═════ EXERCISE MATERIALS ═════

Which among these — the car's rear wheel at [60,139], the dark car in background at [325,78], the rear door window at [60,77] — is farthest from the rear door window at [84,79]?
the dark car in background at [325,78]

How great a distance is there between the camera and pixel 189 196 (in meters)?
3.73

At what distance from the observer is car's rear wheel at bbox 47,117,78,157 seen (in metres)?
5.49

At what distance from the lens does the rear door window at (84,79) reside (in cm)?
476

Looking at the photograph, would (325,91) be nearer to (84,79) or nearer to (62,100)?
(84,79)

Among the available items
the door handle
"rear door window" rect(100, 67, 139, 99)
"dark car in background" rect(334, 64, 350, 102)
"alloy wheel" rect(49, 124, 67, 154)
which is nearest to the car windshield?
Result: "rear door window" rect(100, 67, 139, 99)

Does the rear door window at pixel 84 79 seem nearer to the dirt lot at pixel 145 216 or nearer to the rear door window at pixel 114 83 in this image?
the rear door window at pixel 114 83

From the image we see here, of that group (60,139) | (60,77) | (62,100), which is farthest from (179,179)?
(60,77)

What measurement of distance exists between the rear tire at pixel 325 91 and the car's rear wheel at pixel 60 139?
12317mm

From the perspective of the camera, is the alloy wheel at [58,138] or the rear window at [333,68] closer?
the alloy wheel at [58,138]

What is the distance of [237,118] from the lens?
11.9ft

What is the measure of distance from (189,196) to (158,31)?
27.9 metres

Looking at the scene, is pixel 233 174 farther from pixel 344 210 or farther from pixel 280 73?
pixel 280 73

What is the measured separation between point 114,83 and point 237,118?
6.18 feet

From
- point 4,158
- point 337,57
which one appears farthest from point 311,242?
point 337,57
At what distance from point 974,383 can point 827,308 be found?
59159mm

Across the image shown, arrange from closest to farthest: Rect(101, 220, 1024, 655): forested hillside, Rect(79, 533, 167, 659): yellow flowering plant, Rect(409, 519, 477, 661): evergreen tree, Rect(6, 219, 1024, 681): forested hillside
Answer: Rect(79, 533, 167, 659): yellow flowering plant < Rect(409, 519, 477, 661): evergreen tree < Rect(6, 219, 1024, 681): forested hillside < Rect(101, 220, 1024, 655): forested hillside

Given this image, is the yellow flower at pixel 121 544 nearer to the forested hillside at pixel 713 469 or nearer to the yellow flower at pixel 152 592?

═════

DIRECTIONS
Quote verbatim every line from the line containing "Among the available items" through the line containing "Answer: Rect(79, 533, 167, 659): yellow", including both of those lines.

OUTPUT OF THE EXERCISE
Among the available items
the door handle
"rear door window" rect(100, 67, 139, 99)
"dark car in background" rect(334, 64, 350, 102)
"alloy wheel" rect(49, 124, 67, 154)
which is nearest to the car windshield?
Result: "rear door window" rect(100, 67, 139, 99)

Does the rear door window at pixel 84 79 seem nearer to the dirt lot at pixel 145 216 or nearer to the rear door window at pixel 114 83 in this image?
the rear door window at pixel 114 83

From the image we see here, of that group (60,139) | (60,77) | (62,100), which is farthest from (179,179)?
(60,77)

What measurement of distance exists between the rear tire at pixel 325 91 and the car's rear wheel at pixel 60 139?
12317mm

From the perspective of the camera, is the alloy wheel at [58,138] or the rear window at [333,68] closer?
the alloy wheel at [58,138]

What is the distance of [237,118] from the lens?
11.9ft

What is the measure of distance from (189,196) to (158,31)?
27.9 metres

Looking at the scene, is pixel 233 174 farther from pixel 344 210 or farther from pixel 280 73?
pixel 280 73

What is the measured separation between point 114,83 and point 237,118?
6.18 feet

From
- point 4,158
- point 337,57
which one appears farthest from point 311,242?
point 337,57
At what distance from point 974,383 can point 827,308 be found?
59159mm

Across the image shown, arrange from closest to farthest: Rect(101, 220, 1024, 655): forested hillside, Rect(79, 533, 167, 659): yellow flowering plant, Rect(409, 519, 477, 661): evergreen tree, Rect(6, 219, 1024, 681): forested hillside
Answer: Rect(79, 533, 167, 659): yellow flowering plant < Rect(409, 519, 477, 661): evergreen tree < Rect(6, 219, 1024, 681): forested hillside < Rect(101, 220, 1024, 655): forested hillside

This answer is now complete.